Even if sports — particularly basketball — is played down in Orlando later this month, it’s going to be a difficult haul for the Brooklyn Nets.
On Monday, both Spencer Dinwiddie and DeAndre Jordan disclosed that they tested positive for COVID-19, making it six members of the team that contracted the virus since the outbreak.
Jordan, a veteran center, has already made it known that he will not travel to Orlando to play in the NBA’s bubble reboot while the book is still out on Dinwiddie’s chances.
Backing up Jarrett Allen, Jordan has been a valuable piece off the bench, averaging 8.3 points and 7.5 rebounds per game, but Dinwiddie’s prospective declination of playing later next month would be a hammer blow for the Nets.
The 27-year-old has continued his emergence as a star in the NBA, averaging 20.6 points and 6.8 assists per game — both career highs — to pick up the slack in Kyrie Irving’s absence.
Irving, a marquee signing last summer alongside Kevin Durant, appeared in just 20 games before undergoing season-ending shoulder surgery. Durant, who is healing from a ruptured Achilles in the 2019 NBA Finals with the Golden State Warriors, has yet to play a game in a Nets uniform.
Along with Irving, Durant, and Jordan, the Nets discovered that veteran forward Wilson Chandler opted out of playing down in Orlando amid the pandemic and rookie power forward Nic Claxton, who underwent shoulder surgery last week.
From a pure basketball standpoint, it makes Dinwiddie’s impending decision a make-or-break one for the Nets.

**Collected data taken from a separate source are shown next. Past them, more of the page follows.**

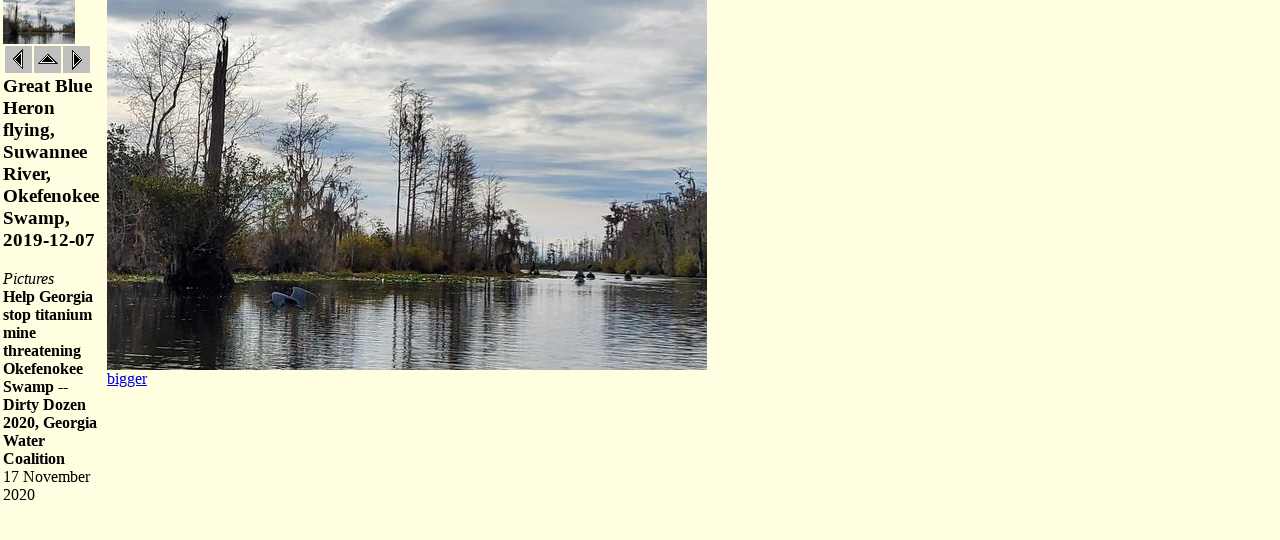

--- FILE ---
content_type: text/html; charset=UTF-8
request_url: https://www.wwals.net/pictures/2020-11-17--gwc-dd/2019-12-07--jsq-gbh-suwannee-river-okefenokee-with-boaters.html
body_size: 2249
content:
<HTML>
<HEAD>
<title>Great Blue Heron flying, Suwannee River, Okefenokee Swamp, 2019-12-07</title>
<!--#include virtual="/logos/ownaddr.inc" -->
<link rel="icon" href="/favicon.ico" type="image/x-icon">
<link rel="shortcut icon" href="/favicon.ico" type="image/x-icon"> 
<link href="/ct.css" rel="stylesheet" type="text/css">
</HEAD>
<BODY bgcolor="#fffee0" text="#000000"
topmargin="0" leftmargin="0" marginwidth="3" marginheight="0">
<!--#include virtual="/logos/picheader.inc" -->
<!-- tinygif --><table border=0 cellpadding=0 cellspacing=0><tr valign="top"><td><table align="left" border=0 cellpadding=0 cellspacing=0><tr><td><table border=0 cellpadding=0 cellspacing=0><tr><td><img src="tiny/2019-12-07--jsq-gbh-suwannee-river-okefenokee-with-boaters.jpg" align="left"></td></tr><tr><td align="center"><table border=0 cellpadding=0 ><tr><td><a href="2019-12-07--jsq-okefenokee-gbh-flowers.html"><img border=0 src="/gifs/arrow.plain.left.gif" alt="[prev]"></a></td><td><a href="."><img src="/gifs/arrow.plain.up.gif" width="27" height="27" alt="[index]" border=0></a></td><td><a href="DirtyDozen2020Okefenokee-0001.html"><img border=0 src="/gifs/arrow.plain.right.gif" alt="[next]"></a></td><!--#include virtual="navbar.inc" --></tr></table></td></tr></table></td></tr><tr><td><table border=0 cellpadding=0 cellspacing=0 width=100><tr><td><p><H3>Great Blue Heron flying, Suwannee River, Okefenokee Swamp, 2019-12-07</H3><!-- tinygifmid --><em>Pictures</em></td></tr><tr><td><strong>Help Georgia stop titanium mine threatening Okefenokee Swamp --Dirty Dozen 2020, Georgia Water Coalition</strong></td></tr><tr><td>17 November 2020</td></tr><tr><!--#include virtual="addr.inc" --></tr></table></td></tr></table></td><td>
&nbsp;</td><td>
<table border=0 cellpadding=0 cellspacing=0 ><tr><td>
<a href="big/2019-12-07--jsq-gbh-suwannee-river-okefenokee-with-boaters.html"><img border=0 src="2019-12-07--jsq-gbh-suwannee-river-okefenokee-with-boaters.jpg"  alt="Great Blue Heron flying, Suwannee River, Okefenokee Swamp, 2019-12-07"></a>
<br>
<a href="big/2019-12-07--jsq-gbh-suwannee-river-okefenokee-with-boaters.html">bigger</a>
<!-- tinygifend --></td></tr></table>

</td></tr></table>
<!--#include virtual="/logos/footer.inc" -->
</body>
</html>
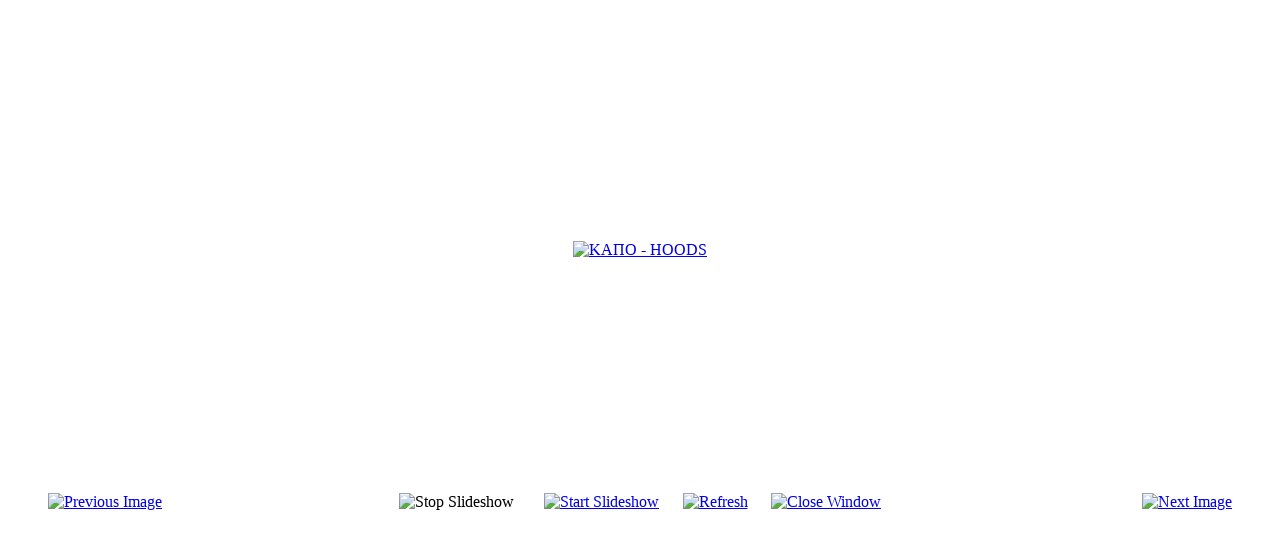

--- FILE ---
content_type: text/html; charset=utf-8
request_url: http://volvo-saab.gr/index.php/joomlaorg/1-products/detail/6-kapo?tmpl=component
body_size: 1927
content:
<!DOCTYPE html PUBLIC "-//W3C//DTD XHTML 1.0 Transitional//EN" "http://www.w3.org/TR/xhtml1/DTD/xhtml1-transitional.dtd">
<html xmlns="http://www.w3.org/1999/xhtml" xml:lang="en-gb" lang="en-gb" >
<head>
   <base href="http://volvo-saab.gr/index.php/joomlaorg/1-products/detail/6-kapo" />
  <meta http-equiv="content-type" content="text/html; charset=utf-8" />
  <meta name="keywords" content="ΜΕΤΑΧΕΙΡΙΣΜΕΝΑ ΑΝΤΑΛΛΑΚΤΙΚΑ VOLVO ΚΑΙ SAAB" />
  <meta name="description" content="ΜΕΤΑΧΕΙΡΙΣΜΕΝΑ ΑΝΤΑΛΛΑΚΤΙΚΑ VOLVO ΚΑΙ SAAB" />
  <meta name="generator" content="Joomla! - Open Source Content Management" />
  <title>Products - ΚΑΠΟ - HOODS</title>
  <link href="/favicon.ico" rel="shortcut icon" type="image/vnd.microsoft.icon" />
  <link rel="stylesheet" href="/components/com_phocagallery/assets/phocagallery.css" type="text/css" />
  <script src="/components/com_phocagallery/assets/jquery/jquery-1.6.4.min.js" type="text/javascript"></script>
  <script src="/components/com_phocagallery/assets/fadeslideshow/fadeslideshow.js" type="text/javascript"></script>
  <style type="text/css"> 
 html, body, .contentpane, #all, #main {background:#ffffff;padding:0px !important;margin:0px !important; width: 100% !important; max-width: 100% !important;} 
 center, table {background:#ffffff;} 
 #sbox-window {background-color:#fff;padding:5px} 
body {min-width:100%} 
.rt-container {width:100%} 
 </style>

 <link rel="stylesheet" href="/templates/system/css/system.css" type="text/css" />
 <link rel="stylesheet" href="/templates/system/css/general.css" type="text/css" />
 <link rel="stylesheet" href="/templates/volvosaab2/css/print.css" type="text/css" />
</head>
<body class="contentpane">
 
<div id="system-message-container">
</div>
 <script type="text/javascript">
/***********************************************
* Ultimate Fade In Slideshow v2.0- (c) Dynamic Drive DHTML code library (www.dynamicdrive.com)
* This notice MUST stay intact for legal use
* Visit Dynamic Drive at http://www.dynamicdrive.com/ for this script and 100s more
***********************************************/
var phocagallery=new fadeSlideShow({
	wrapperid: "phocaGallerySlideshowC",
	dimensions: [640, 480],
	imagearray: [["/images/phocagallery/thumbs/phoca_thumb_l_fanaria.jpg", "", "", ""],
["/images/phocagallery/thumbs/phoca_thumb_l_fanaria2.jpg", "", "", ""],
["/images/phocagallery/thumbs/phoca_thumb_l_fanaria3.jpg", "", "", "<p>ΦΑΝΑΡΙΑ - HEADLIGHTS</p>"],
["/images/phocagallery/thumbs/phoca_thumb_l_ftera.jpg", "", "", ""],
["/images/phocagallery/thumbs/phoca_thumb_l_imiaksonai.jpg", "", "", ""],
["/images/phocagallery/thumbs/phoca_thumb_l_kapo.jpg", "", "", ""],
["/images/phocagallery/thumbs/phoca_thumb_l_kapo2.jpg", "", "", ""],
["/images/phocagallery/thumbs/phoca_thumb_l_kathreptes.jpg", "", "", ""],
["/images/phocagallery/thumbs/phoca_thumb_l_kathreptes2.jpg", "", "", ""],
["/images/phocagallery/thumbs/phoca_thumb_l_maskes.jpg", "", "", ""],
["/images/phocagallery/thumbs/phoca_thumb_l_mixanes.jpg", "", "", ""],
["/images/phocagallery/thumbs/phoca_thumb_l_mixani.jpg", "", "", ""],
["/images/phocagallery/thumbs/phoca_thumb_l_mizes.jpg", "", "", ""],
["/images/phocagallery/thumbs/phoca_thumb_l_msof330dcopy.jpg", "", "", ""],
["/images/phocagallery/thumbs/phoca_thumb_l_portes.jpg", "", "", ""],
["/images/phocagallery/thumbs/phoca_thumb_l_portes2.jpg", "", "", ""],
["/images/phocagallery/thumbs/phoca_thumb_l_psigio.jpg", "", "", ""],
["/images/phocagallery/thumbs/phoca_thumb_l_psigio2.jpg", "", "", ""],
["/images/phocagallery/thumbs/phoca_thumb_l_tropeto.jpg", "", "", ""],
["/images/phocagallery/thumbs/phoca_thumb_l_ventilater.jpg", "", "", "<p>ΒΕΝΤΙΛΑΤΕΡ - FANS</p>"]
],
	displaymode: {type:'auto', pause: 2500, cycles:0, wraparound:false, randomize: 0},
	persist: false,
	fadeduration: 3000,
	descreveal: "peekaboo",
	togglerid: ""
})
</script>
<div id="phocagallery" class="pg-detail-view"><center style="padding-top:10px"><table border="0" width="100%" cellpadding="0" cellspacing="0"><tr><td colspan="6" align="center" valign="middle" height="480" style="height:480px;vertical-align: middle;" ><div id="phocaGalleryImageBox" style="width:640px;margin: auto;padding: 0;"><a href="#" onclick="window.parent.SqueezeBox.close();" style="margin:auto;padding:0"><img src="/images/phocagallery/thumbs/phoca_thumb_l_kapo.jpg" alt="ΚΑΠΟ - HOODS" class="pg-detail-image" /></a></div></td></tr><tr><td colspan="6"><div style="padding:0;margin:0;height:3px;font-size:0px;">&nbsp;</div></td></tr><tr><td align="left" width="30%" style="padding-left:48px"><div class="pg-imgbgd"><a href="/index.php/joomlaorg/1-products/detail/5-imiaksonai?tmpl=component" title="Previous Image" id="prev" ><img src="/components/com_phocagallery/assets/images/icon-prev.png" alt="Previous Image"  /></a></div></td><td align="center"><img src="/components/com_phocagallery/assets/images/icon-stop-grey.png" alt="Stop Slideshow"  /></td><td align="center"><div class="pg-imgbgd"><a href="/index.php/joomlaorg/1-products/detail/6-kapo?phocaslideshow=1&amp;tmpl=component" title="Start Slideshow"><img src="/components/com_phocagallery/assets/images/icon-play.png" alt="Start Slideshow"  /></a></div></td><td align="center"><div class="pg-imgbgd"><a href="/index.php/joomlaorg/1-products/detail/6-kapo?tmpl=component" onclick="window.location.reload(true);" title="Refresh" ><img src="/components/com_phocagallery/assets/images/icon-reload.png" alt="Refresh"  /></a></div></td><td align="center"><div class="pg-imgbgd"><a href="/index.php/joomlaorg/1-products/detail/6-kapo?tmpl=component" onclick="window.parent.SqueezeBox.close();" title="Close Window" ><img src="/components/com_phocagallery/assets/images/icon-exit.png" alt="Close Window"  /></a></div></td><td align="right" width="30%" style="padding-right:48px"><div class="pg-imgbgd"><a href="/index.php/joomlaorg/1-products/detail/7-kapo2?tmpl=component" title="Next Image" id="next" ><img src="/components/com_phocagallery/assets/images/icon-next.png" alt="Next Image"  /></a></div></td></tr></table></center></div><div id="phocaGallerySlideshowC" style="display:none"></div>
</body>
</html>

With eight regular-season games on the slate once play returns, the Nets hold the No. 7 spot in the Eastern Conference by a half-game over the Orlando Magic and six games over the Washington Wizards.
A disastrous return with a shorthanded team could not only see the Nets slide to the eighth spot for a meeting with the No. 1 Milwaukee Bucks in the first round of the playoffs, but an improbable hot streak by the Wizards could knock Brooklyn out of the playoffs altogether.
But current times don’t allow us to look at things through the prism of just basketball. The health and safety of the players, coaches, and their families are paramount, and their decisions on playing or not in the Orlando bubble should not be chastised.
Dinwiddie did make note that he wants to play at the ESPN Wide World of Sports Complex in Disney World, but extenuating circumstances might not make that possible.